STAT-H400 - Lab 4

Unsupervised methods

Objectives

Perform dimensionality reduction.
Find clusters in multivariate data.

Note on the use of Generative AI tools (ChatGPT, Copilot, etc.): while not forbidden, I highly recommend to not use GenAI tools until you really understand the code that you are trying to write. GenAI tools are unreliable, and notoriously bad as a “learning” tool. They require a lot of micromanagement to be accurate. They can be helpful as a productivity boost for skilled developers, but will stop you from growing your own skills if used too soon.

For this lab, we will use the “Breast Cancer Wisconsin” dataset (https://archive.ics.uci.edu/dataset/17/breast+cancer+wisconsin+diagnostic), which is available directly from scikit-learn using sklearn.datasets.load_breast_cancer. It contains 30 cell nuclei features from images of breast cancer biopsies, as well as the diagnosis (benign / malign).
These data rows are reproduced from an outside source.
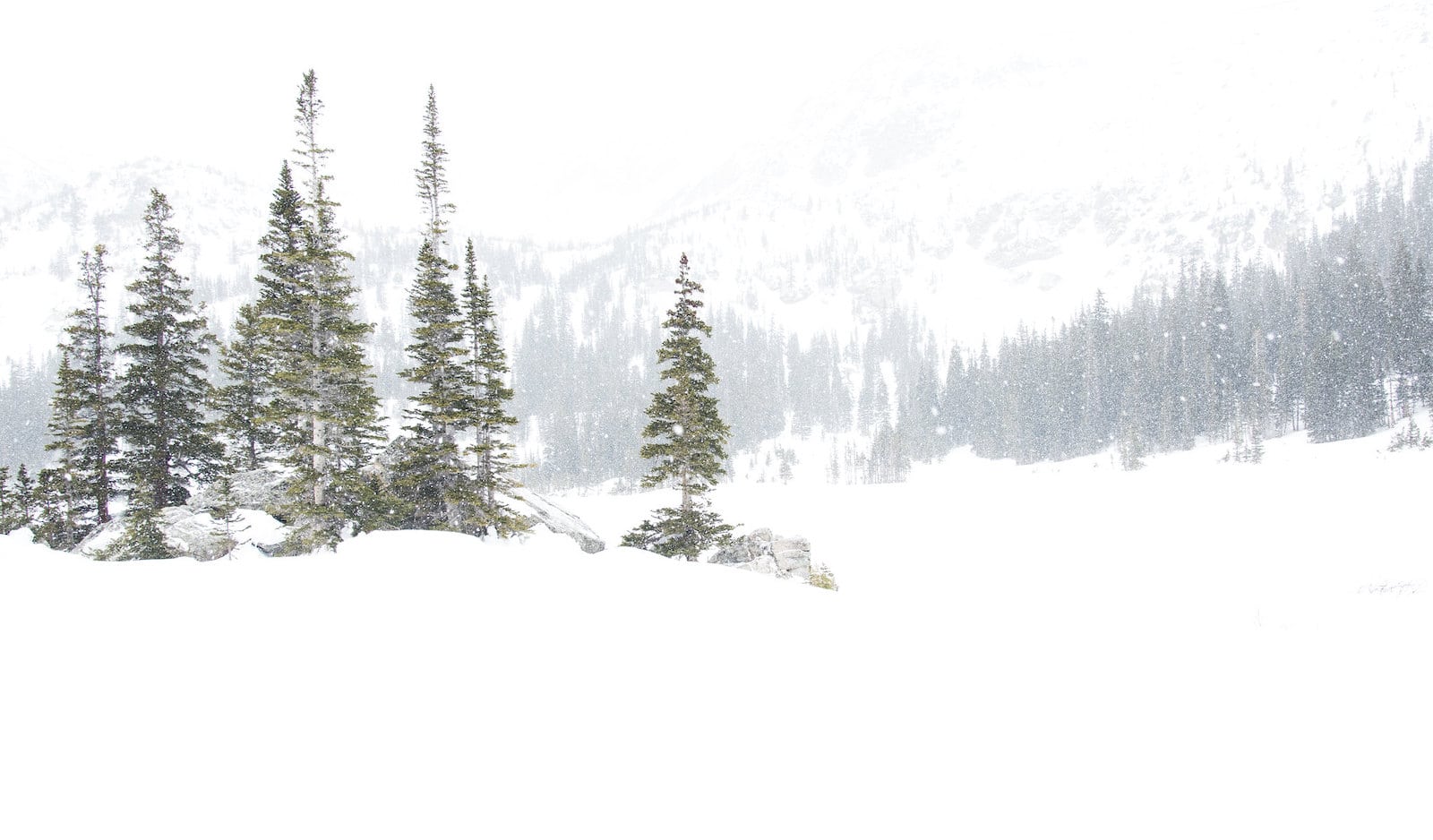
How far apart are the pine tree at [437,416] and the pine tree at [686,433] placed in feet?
17.9

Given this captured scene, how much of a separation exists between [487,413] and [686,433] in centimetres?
608

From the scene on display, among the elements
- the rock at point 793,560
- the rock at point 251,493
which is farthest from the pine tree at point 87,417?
the rock at point 793,560

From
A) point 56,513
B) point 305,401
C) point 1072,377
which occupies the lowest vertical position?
point 56,513

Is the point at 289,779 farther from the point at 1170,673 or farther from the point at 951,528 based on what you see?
the point at 951,528

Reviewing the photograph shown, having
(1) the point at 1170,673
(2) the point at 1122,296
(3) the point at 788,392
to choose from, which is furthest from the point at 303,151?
(2) the point at 1122,296

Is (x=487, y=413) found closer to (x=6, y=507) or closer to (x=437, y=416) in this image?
(x=437, y=416)

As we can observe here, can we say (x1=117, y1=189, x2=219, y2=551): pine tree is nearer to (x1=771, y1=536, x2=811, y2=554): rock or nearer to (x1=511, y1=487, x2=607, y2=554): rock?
(x1=511, y1=487, x2=607, y2=554): rock

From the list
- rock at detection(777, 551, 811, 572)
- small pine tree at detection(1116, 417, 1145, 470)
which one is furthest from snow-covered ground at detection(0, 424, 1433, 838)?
small pine tree at detection(1116, 417, 1145, 470)

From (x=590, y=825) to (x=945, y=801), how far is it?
2168mm

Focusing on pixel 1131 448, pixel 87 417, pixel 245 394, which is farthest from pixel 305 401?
pixel 1131 448

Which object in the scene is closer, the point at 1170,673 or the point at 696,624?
the point at 1170,673

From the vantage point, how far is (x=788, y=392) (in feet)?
477

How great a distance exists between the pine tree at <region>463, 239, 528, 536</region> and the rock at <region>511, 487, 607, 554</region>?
9.50 feet

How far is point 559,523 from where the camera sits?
22.7 meters
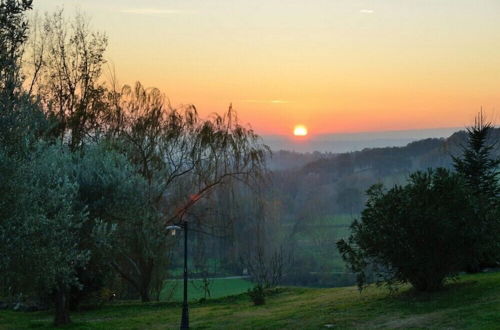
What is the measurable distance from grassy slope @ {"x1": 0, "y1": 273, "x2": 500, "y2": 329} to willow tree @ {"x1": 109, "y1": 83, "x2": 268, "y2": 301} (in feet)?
21.2

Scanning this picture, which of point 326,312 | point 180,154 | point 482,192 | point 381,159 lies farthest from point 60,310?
point 381,159

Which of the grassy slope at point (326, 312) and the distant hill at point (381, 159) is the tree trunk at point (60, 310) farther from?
the distant hill at point (381, 159)

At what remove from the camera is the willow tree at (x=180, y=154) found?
3762 cm

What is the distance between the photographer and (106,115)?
38.5 metres

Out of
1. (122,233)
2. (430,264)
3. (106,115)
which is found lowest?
(430,264)

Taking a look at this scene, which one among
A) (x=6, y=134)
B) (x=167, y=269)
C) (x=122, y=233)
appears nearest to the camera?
(x=6, y=134)

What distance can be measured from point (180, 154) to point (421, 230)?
767 inches

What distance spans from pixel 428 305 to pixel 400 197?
4.32 meters

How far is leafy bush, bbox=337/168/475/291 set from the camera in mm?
22469

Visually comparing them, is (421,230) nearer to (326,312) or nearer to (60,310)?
(326,312)

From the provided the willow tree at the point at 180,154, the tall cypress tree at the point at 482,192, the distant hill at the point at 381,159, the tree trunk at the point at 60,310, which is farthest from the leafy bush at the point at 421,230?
the distant hill at the point at 381,159

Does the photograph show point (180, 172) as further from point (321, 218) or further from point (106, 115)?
point (321, 218)

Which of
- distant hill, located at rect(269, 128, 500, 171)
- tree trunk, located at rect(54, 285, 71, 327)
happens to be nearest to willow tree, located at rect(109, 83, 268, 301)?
tree trunk, located at rect(54, 285, 71, 327)

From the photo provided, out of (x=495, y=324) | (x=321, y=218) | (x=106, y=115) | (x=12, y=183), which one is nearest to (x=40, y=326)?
(x=12, y=183)
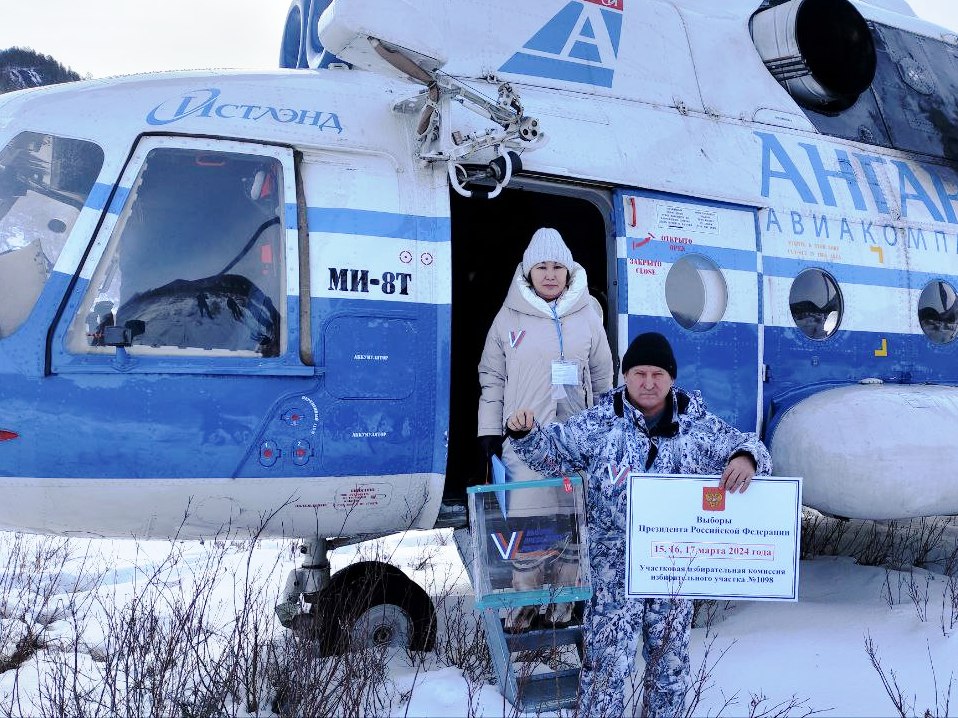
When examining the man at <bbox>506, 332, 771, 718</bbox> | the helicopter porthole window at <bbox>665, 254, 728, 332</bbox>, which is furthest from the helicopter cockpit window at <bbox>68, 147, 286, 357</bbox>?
the helicopter porthole window at <bbox>665, 254, 728, 332</bbox>

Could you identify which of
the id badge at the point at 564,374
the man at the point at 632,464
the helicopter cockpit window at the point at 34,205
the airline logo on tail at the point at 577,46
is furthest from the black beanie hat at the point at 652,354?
the helicopter cockpit window at the point at 34,205

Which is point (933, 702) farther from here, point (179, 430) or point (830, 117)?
point (830, 117)

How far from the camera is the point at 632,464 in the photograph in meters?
3.03

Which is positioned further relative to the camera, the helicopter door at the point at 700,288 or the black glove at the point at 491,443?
the helicopter door at the point at 700,288

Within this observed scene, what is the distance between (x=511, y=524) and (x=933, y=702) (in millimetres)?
1926

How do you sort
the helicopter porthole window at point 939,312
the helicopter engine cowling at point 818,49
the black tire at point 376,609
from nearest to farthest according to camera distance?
1. the black tire at point 376,609
2. the helicopter engine cowling at point 818,49
3. the helicopter porthole window at point 939,312

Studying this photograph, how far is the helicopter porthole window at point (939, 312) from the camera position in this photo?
5465mm

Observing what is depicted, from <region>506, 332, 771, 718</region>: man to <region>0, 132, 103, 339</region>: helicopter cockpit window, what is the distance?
221 cm

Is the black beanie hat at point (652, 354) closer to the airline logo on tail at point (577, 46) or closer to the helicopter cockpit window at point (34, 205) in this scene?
the airline logo on tail at point (577, 46)

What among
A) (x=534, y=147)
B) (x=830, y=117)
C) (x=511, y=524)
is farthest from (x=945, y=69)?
(x=511, y=524)

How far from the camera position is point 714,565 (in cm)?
293

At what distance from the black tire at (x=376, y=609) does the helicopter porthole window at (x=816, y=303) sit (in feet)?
9.39

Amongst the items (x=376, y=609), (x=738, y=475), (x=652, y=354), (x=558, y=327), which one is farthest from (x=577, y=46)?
(x=376, y=609)

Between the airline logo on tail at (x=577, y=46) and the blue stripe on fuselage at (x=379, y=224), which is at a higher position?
the airline logo on tail at (x=577, y=46)
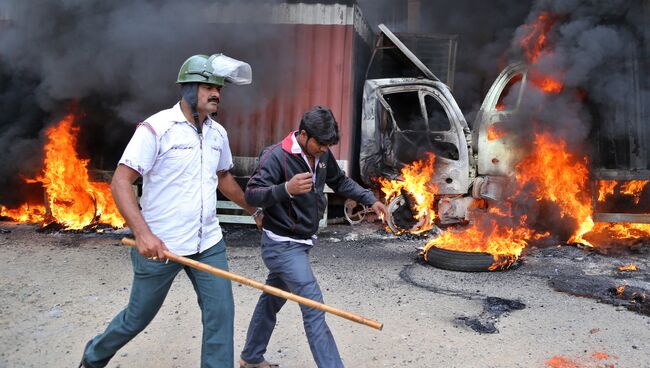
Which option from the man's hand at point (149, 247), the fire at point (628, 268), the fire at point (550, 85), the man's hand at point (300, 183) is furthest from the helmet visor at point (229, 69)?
the fire at point (550, 85)

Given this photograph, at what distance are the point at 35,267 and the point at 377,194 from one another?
465cm

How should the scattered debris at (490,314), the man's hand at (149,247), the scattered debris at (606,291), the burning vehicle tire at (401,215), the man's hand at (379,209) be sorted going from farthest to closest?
the burning vehicle tire at (401,215) < the scattered debris at (606,291) < the scattered debris at (490,314) < the man's hand at (379,209) < the man's hand at (149,247)

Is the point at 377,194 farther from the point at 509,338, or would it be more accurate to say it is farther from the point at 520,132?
the point at 509,338

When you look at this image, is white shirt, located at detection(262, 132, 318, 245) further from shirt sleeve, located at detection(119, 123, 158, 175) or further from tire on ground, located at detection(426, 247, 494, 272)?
tire on ground, located at detection(426, 247, 494, 272)

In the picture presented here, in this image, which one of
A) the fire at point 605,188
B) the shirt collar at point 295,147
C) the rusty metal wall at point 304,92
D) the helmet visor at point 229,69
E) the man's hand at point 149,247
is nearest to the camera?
the man's hand at point 149,247

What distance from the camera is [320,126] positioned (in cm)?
282

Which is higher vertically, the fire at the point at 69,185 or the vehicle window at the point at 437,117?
the vehicle window at the point at 437,117

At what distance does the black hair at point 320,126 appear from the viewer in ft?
9.26

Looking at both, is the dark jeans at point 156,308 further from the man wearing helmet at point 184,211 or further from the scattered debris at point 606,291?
the scattered debris at point 606,291

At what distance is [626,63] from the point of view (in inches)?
269

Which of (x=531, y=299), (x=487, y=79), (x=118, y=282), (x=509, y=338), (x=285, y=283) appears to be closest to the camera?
(x=285, y=283)

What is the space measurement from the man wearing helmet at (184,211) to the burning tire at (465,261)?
11.4 ft

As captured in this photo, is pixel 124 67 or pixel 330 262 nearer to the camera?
pixel 330 262

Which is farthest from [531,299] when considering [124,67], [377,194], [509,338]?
[124,67]
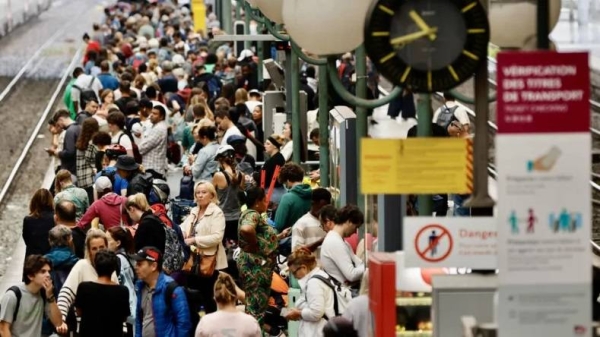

The breast_cancer.py (available on the Virtual University or on Gitlab) file contains a helper class to easily get the variables and separate a train and test set. Example usage:

from breast_cancer import BreastCancerDataset

data = BreastCancerDataset()

print(f"{data.Xtrain.shape[0]} cases in training set.")
print(f"{data.Xtest.shape[0]} cases in test set.")

# Show mean and standard deviation of the training set for each feature
features = data.columns
for i in range(len(data.columns)):
    print(features[i], data.Xtrain[:, i].mean(), data.Xtrain[:, i].std(ddof=1))

Exercise 1

Compute the zero-centered matrix for the data by subtracting the mean value of each variable.
Compute the variance-covariance matrix. You can use the cov method from Numpy. Look out for the rowar parameter of that method and make sure that you compute the matrix correctly. What should be its shape?
Perform an eigenvalue decomposition to get the eigenvalues and eigenvectors of the covariance matrix. You can use the linalg.eig method from Numpy.
Use the PCA class from scikit-learn to perform the PCA on the variables. Check that the components and explained variance correspond to the eigenvalues and eigenvectors.
How many variables do you need to keep 90% of the explained variance?
Standardize the data by dividing each variable by its standard deviation. Re-compute the PCA. How many variables do you need now?

Exercise 2

The scikit-learn library provides several clustering methods, described in their User Guide.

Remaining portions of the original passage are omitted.